Review: ‘Father of the Bride’ is dark despite bright melodies
It’s a recurring theme in discussions amongst Vampire Weekend fans that their albums correspond to seasons. Their self-titled debut album, full of perky strings and New England imagery, is reminiscent of a collegiate fall. Their sophomore effort, “Contra,” with its bright synths and upbeat tempos, brings to mind a sunny summer day. And “Modern Vampires of the City,” their third album, is the definition of wintry, with its black and white cover and its existential, morbid themes.
“Father of the Bride,” Vampire Weekend’s latest album and their first new music in six years, continues this theme, calling to mind a new spring bloom with its plant imagery and laid-back atmosphere. More than that, spring is a season of rebirth, and “Father of the Bride” is Vampire Weekend’s most dramatic reimagining of themselves yet. Gone are most of the literary allusions and opacity that defined their early lyrics, replaced with an earnest straightforwardness and simplicity that nevertheless mask surprising depth.
Vampire Weekend’s sound, meanwhile, pulls from a new set of influences. If early Vampire Weekend’s vibe drew on the semi-ironic appropriation of Lacoste polos, Sperry boat shoes and summers at the Hamptons, then “Father of the Bride” has a vibe that calls to mind jam bands like the Grateful Dead and Phish, the old-fashioned twang and sincerity of country duets and the environmental consciousness and kitsch of the ’90s. It’s a sprawling, majestic album of greater scope than their previous works, and in spite of its ostensible lightness represents Vampire Weekend’s most mature music yet.
Actually, perhaps that sentence merits a clarification — while this is ostensibly a Vampire Weekend album, it would be more accurate to describe “Father of the Bride” as the product of lead singer, guitarist and frontman Ezra Koenig.
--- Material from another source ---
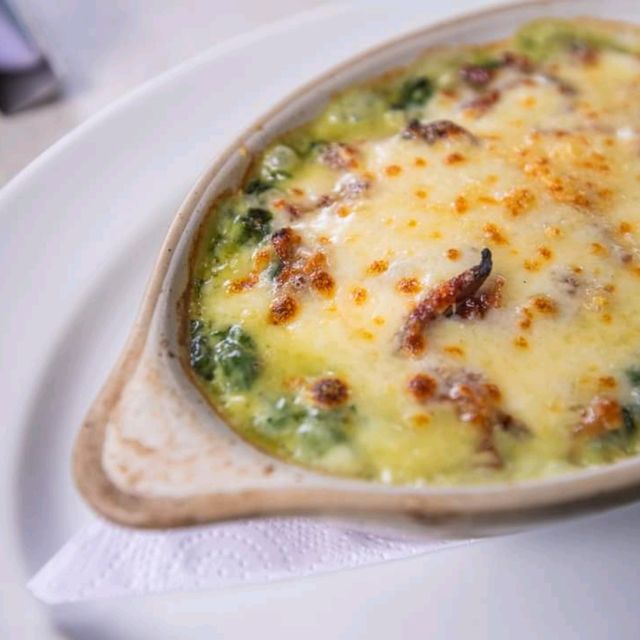 ร้านสเต็กเนื้อ ยืนหนึ่งเขาใหญ่ Studer Restaurant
Following the departure in 2016 of founding member Rostam Batmanglij, who was responsible for defining much of early Vampire Weekend’s sound, the band has become Koenig’s brainchild, both lyrically and melodically — bassist Chris Baio and drummer Chris Tomson have been relegated to the rear. More than ever, Vampire Weekend’s music seems to reflect Koenig’s thematic concerns: fatherhood (Koenig’s partner, the actress Rashida Jones, recently gave birth to the couple’s son), love and loss, and acceptance of life’s trials and tribulations.
Some reviews of the album have characterized “Father of the Bride” as embracing a newfound sense of happiness, especially compared to the gloom of “Modern Vampires of the City.” Lyrically, some parts of some songs do support this view. “When I was young, I was told I’d find one rich man in ten has a satisfied mind and I’m the one,” Koenig sings on the palm-wine inspired “Rich Man,” which sounds like it could be featured in a Wes Anderson film. On the energetic “Bambina,” the track most reminiscent of their previous works, he declares, “Life felt like heaven today, like a foreign car, though we are American-made.” In addition to the lyrics, the livelier sounds and carefree tones go a long way toward making “Father of the Bride” seem like a happy collection of music.
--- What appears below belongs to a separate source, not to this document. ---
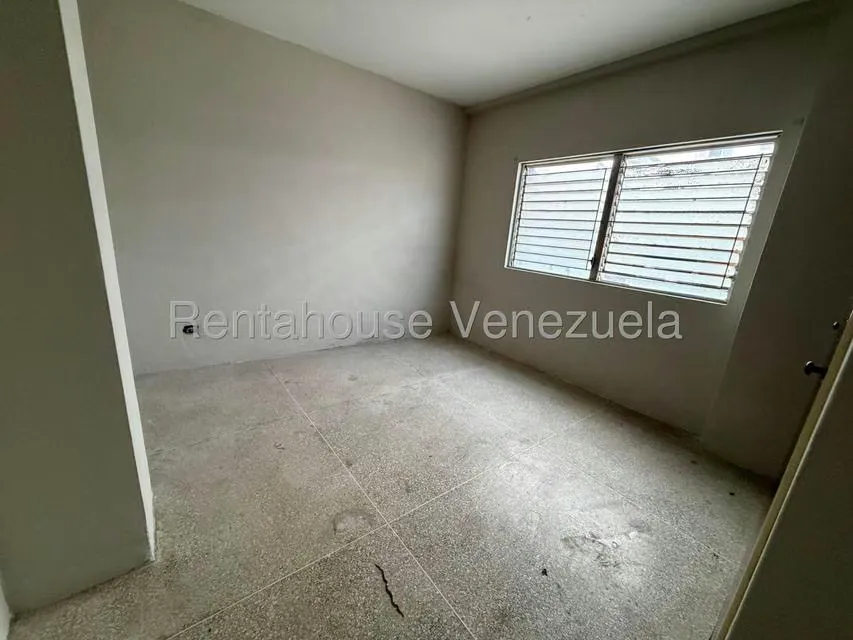 Apartamento (Planta Baja) en Venta en Trigal Centro, Carabobo - 10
But while the melodies are brighter, the lyrics as a whole are darker than ever. The album’s first single, “Harmony Hall” features in its chorus the line, “I don’t wanna live like this, but I don’t wanna die” — a callback to the same line from their earlier track “Finger Back.” The Van Morrison-esque “This Life” declares, “Baby, I know pain is as natural as the rain, I just thought it didn’t rain in California.” And in “How Long?” another deceptively upbeat song, Koenig sings, “How long ’til we sink to the bottom of the sea? How long, how long?”
Dark stuff. But what sets “Father of the Bride” apart from “Modern Vampires of the City” is a sense that, while tragedy in life is inevitable, it need not be overwhelming. Darkness exists, but so does the light, and every night brings a new day — just as every day brings a new night.
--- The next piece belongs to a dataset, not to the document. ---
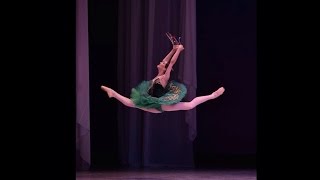 Esmeralda Olesia Shaytanova pas de deux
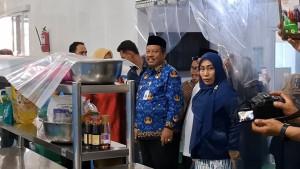 20251117-TINJAU-DAPUR-SPPG-Wali-Kota-Pangkalpinang-meninjau-langsung.jpg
“After wrestling with what I want to do with my life, and meaning, and death and all these things, life just goes on, and you still deal with anxiety and depression, but it can almost feel mundane,” Koenig said in an interview with the publication Highsnobiety about the album. “You still wrestle with weighty themes, but you also have to have a laugh about it, too.”
One of my favorite lyrics from the album might sum up this theme best. In the opening track, “Hold You Now,” a duet with Danielle Haim of HAIM, Koenig and Haim declare, “I can’t carry you forever, but I can hold you now.” It’s a reminder that while the good times won’t last, they do exist, and it’s our job to cherish them while we can.
“Father of the Bride” is not a perfect album. Its kitsch can sometimes translate into cheesiness, and it lacks the coherence of vision that defined Vampire Weekend’s earlier works. But it’s new and it’s lively and it’s fun, and even its grimmest moments are refreshing. “Things have never been stranger ... things are gonna stay strange,” Koenig sings on the track “Stranger.” I, for one, am here for this newfound strangeness.